Four of her government ministers launched the plan, just weeks after a young Norwegian man attacked a mosque and murdered his adopted Chinese sister after becoming a white supremacist.
“We already have a string of surveys that show there’s hostility towards Muslims in Norway, and that there’s a need for a plan to address that,” said Culture Minister Trine Skei Grande of the Liberal Party when unveiling the new plan in August this year.
The Norwegian government already has plans for tackling racism and discrimination in general, along with anti-Semitism.
Survey shows anti-Muslim sentiments
A report from Oslo’s Holocaust Centre in 2017 showed that negative stereotypes about Muslims community are alarmingly widespread in Norway. Some 40 per cent of those questioned said they believed Muslims pose a threat to Norwegian culture.
Another 32 per cent agreed with a statement that Muslims “want to take over Europe,” while 48 per cent supported the claims that “Muslims have much of the blame themselves for the rising hatred towards them.”
French satirical weekly Charlie Hebdo
Charlie Hebdo, a weekly magazine based in the French capital, Paris, regularly publishes cartoons, reports and jokes, with controversial articles against not only Islam but also Christianity, Judaism and culture. The journal was started in 1970 and closed in 1981 for such articles.
Charlie Hebdo has started his services again in 1992, after which a number of controversial articles, cartoons and reports were published.
In 2011 and 2015 attacks were carried out on the publication over blasphemous sketches of the Holy Prophet.
Reprints sketches of Prophet Muhammad (PBUH)
Charlie Hebdo, the target of a massacre by gunmen in 2015, said on Tuesday it was republishing hugely controversial sketches of the Prophet Muhammad (peace be upon him) to mark this week’s start of the trial of alleged accomplices to the attack.
The cover of the new issue has a dozen sketches of the Holy Prophet (PBUH), reproducing images that sparked protests when they were first published and a debate about the limits of freedom of speech.
“We will never lie down. We will never give up,” director Laurent “Riss” Sourisseau wrote in an editorial to go with the blasphemous sketches.

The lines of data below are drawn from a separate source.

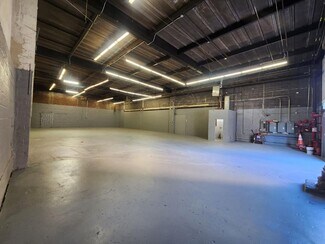 Plus de détails pour 2636 2nd St, Astoria, NY - Industriel/Logistique à louer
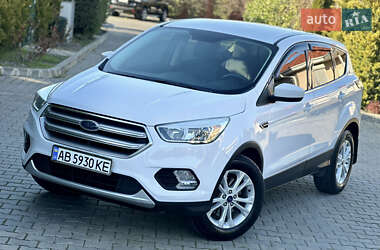 Позашляховик / Кросовер Ford Escape 2017 в 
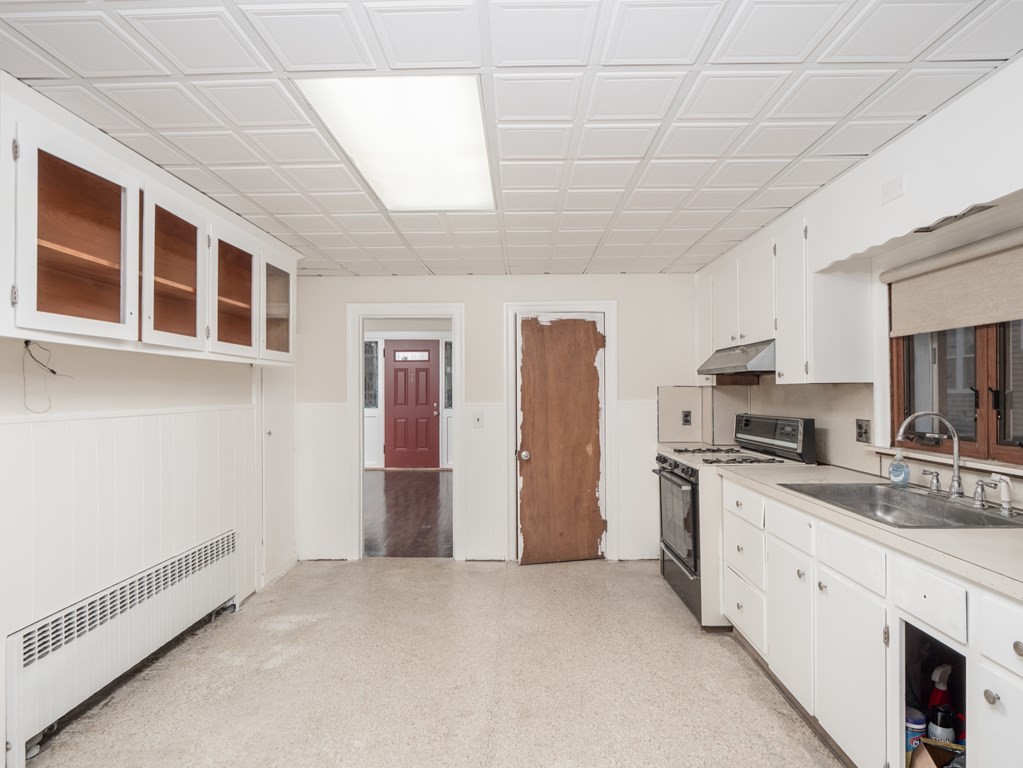 68 Apthorp Street Quincy, MA 02170 - Photo 13 of 28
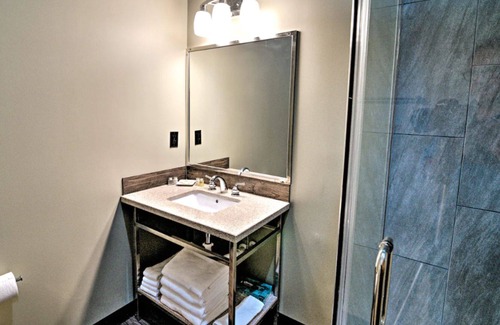 Hickory Casa | 2nd Street Inn Room #10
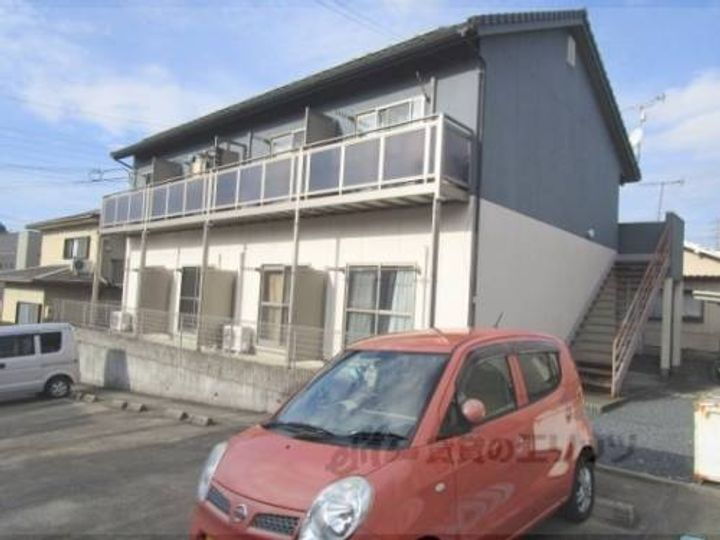 滋賀県甲賀市水口町山 賃貸アパート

Twelve people, including some of France’s most famous cartoonists, were killed on January 7, 2015, when brothers Said and Cherif Kouachi went on a gun rampage at the paper’s offices in Paris.
The latest Charlie Hebdo cover shows a dozen sketches first published by the Danish daily Jyllands-Posten in 2005 — and then reprinted by the French weekly in 2006, unleashing a storm of anger across the Muslim world.

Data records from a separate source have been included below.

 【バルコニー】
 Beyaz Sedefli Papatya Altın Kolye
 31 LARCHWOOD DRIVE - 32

In the centre of the cover is a sketch drawn by cartoonist Jean Cabut, known as Cabu, who lost his life in the massacre.
Pakistan condemned French magazine’s decision
Pakistan on Tuesday “condemned in the strongest terms” the decision by the French magazine to re-publish the controversial and offensive sketches.
Foreign Office spokesman Zahid Hafeez Chaudhri in stated that the decision of the French magazine would amount to undermining the global desire for peaceful co-existence and a threat to social and interfaith harmony.
The FO spokesman said Pakistan condemns in the strongest terms the decision by the French magazine, Charlie Hebdo, to re-publish deeply offensive caricature of the Holy Prophet (PBUH).
People should not be offended over religious beliefs
The world today is a global village, and people should not be hurt based on their religious beliefs.
Muslims do not tolerate the insolence of the Holy Prophet (PBUH) and the desecration of the Holy Quran they always openly speak out against it.
By publishing controversial and offensive sketches and the desecration of the Holy Quran all Muslim countries, including Pakistan, are being pushed towards World War III.
The Organisation of Islamic Cooperation (OIC) should address these issues as the West views religion differently than this region.
The OIC must address the fact that the entire Muslim world is being condemned for the actions of a few (the Charlie Hebdo attackers) who resort to extremism.